People who work from home could be slugged with a $14-a-day tax with the proceeds to help those who can’t afford to take up remote work.
In a new report, Deutsche Bank suggested a new 5 per cent daily tax on remote workers could reduce the damage caused by the swift global transition to remote work.
Deutsche Bank said remote workers enjoy the benefits of flexibility and save money from not having to commute, purchase and care for work clothes, or pay for takeaway lunches. But at the same time, laundromats, dry cleaners, restaurants, cafes and retailers have suffered due to the reduced demand.
“Working from home will be part of the ‘new normal’ well after the pandemic has passed,” global head of fundamental credit strategy and thematic research at Deutsche Bank Jim Reid said.
“Our calculations suggest the amounts raised could fund material income subsidies for low-income earners who are unable to work remotely and thus assume more ‘old economy’ and health risks.”
The tax would come to around US$10 or AU$13.80 a day for a worker earning AU$75,920, and would add up to the amount remote workers would ordinarily pay coming into the office.

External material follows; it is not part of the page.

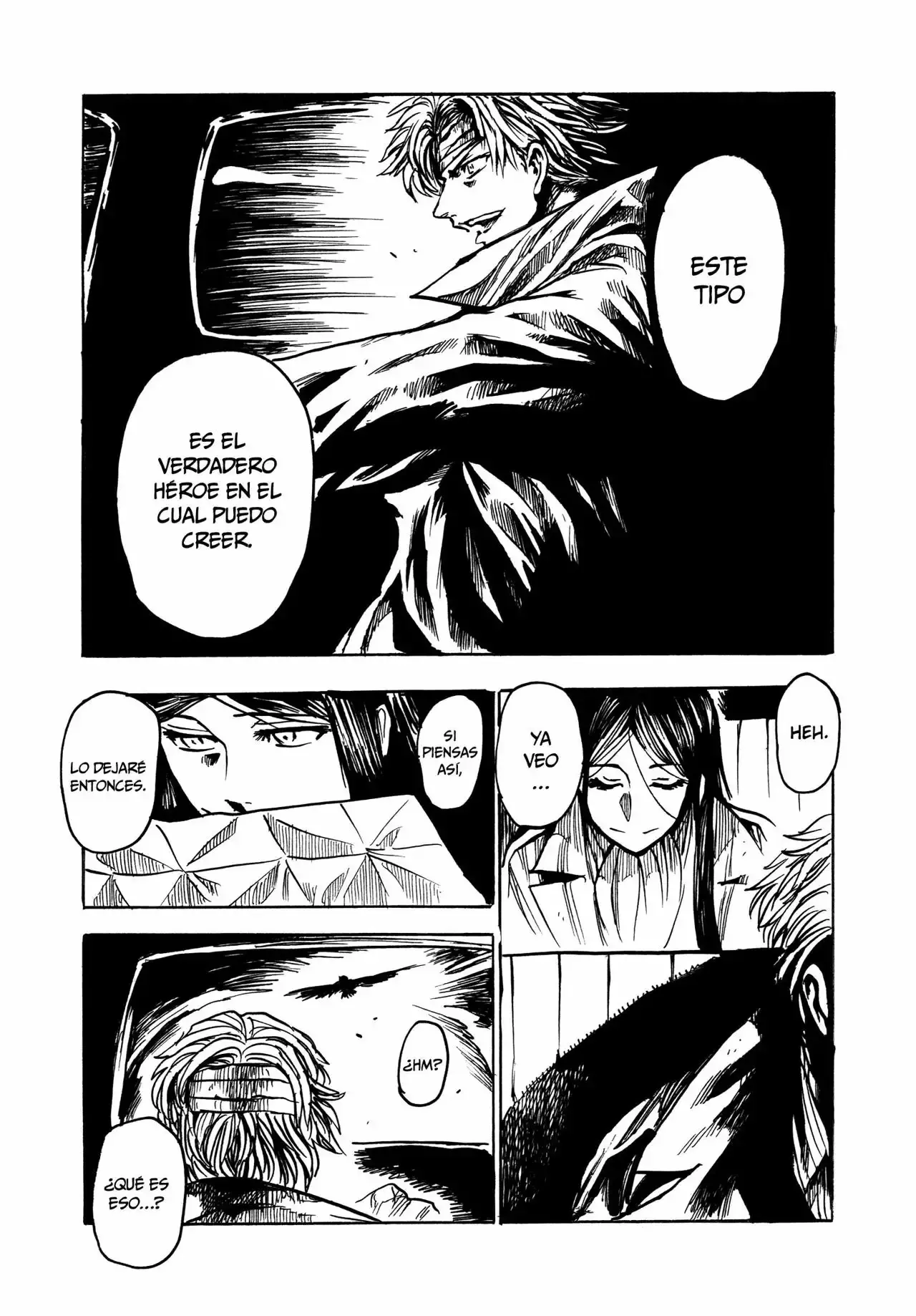 Keyman The Hand of Judgement Capítulo 20 - Página 27 en español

For a country like America, it could raise as much as an extra AU$66 billion in tax revenue, while it would deliver AU$33 billion to the German economy and AU$12 billion to the UK.
Deutsche Bank strategist Luke Templeman said the Covid-19 pandemic had “turbocharged” the uptake of remote work, and it was now time to rethink the way the new mode of operation is taxed.
“A big chunk of people have disconnected themselves from the face-to-face world yet are still leading a full economic life. That means remote workers are contributing less to the infrastructure of the economy whilst still receiving its benefits. That is a big problem for the economy,” Templeman said.
Templeman said the virus has helped remote workers “such as bank analysts” but placed others, like nurses, at risk.
The tax wouldn’t apply to self-employed workers or those on low incomes, and it also wouldn’t apply to those who had to isolate or who were unwell.
The idea hasn’t been well received.
“Deutsche Bank strategists should be taxed for stupidity,” finance and technology expert Anthony Pompliano tweeted.
“Another way to raise $48 billion would be to fine Deutsche Bank for all the money laundering,” added another.
The major bank was accused of laundering AU$2.7 trillion along with other major banks in September this year.
“Wait until you hear about my innovative 5 per cent tax on Deutsche Bank strategists,” another person commented.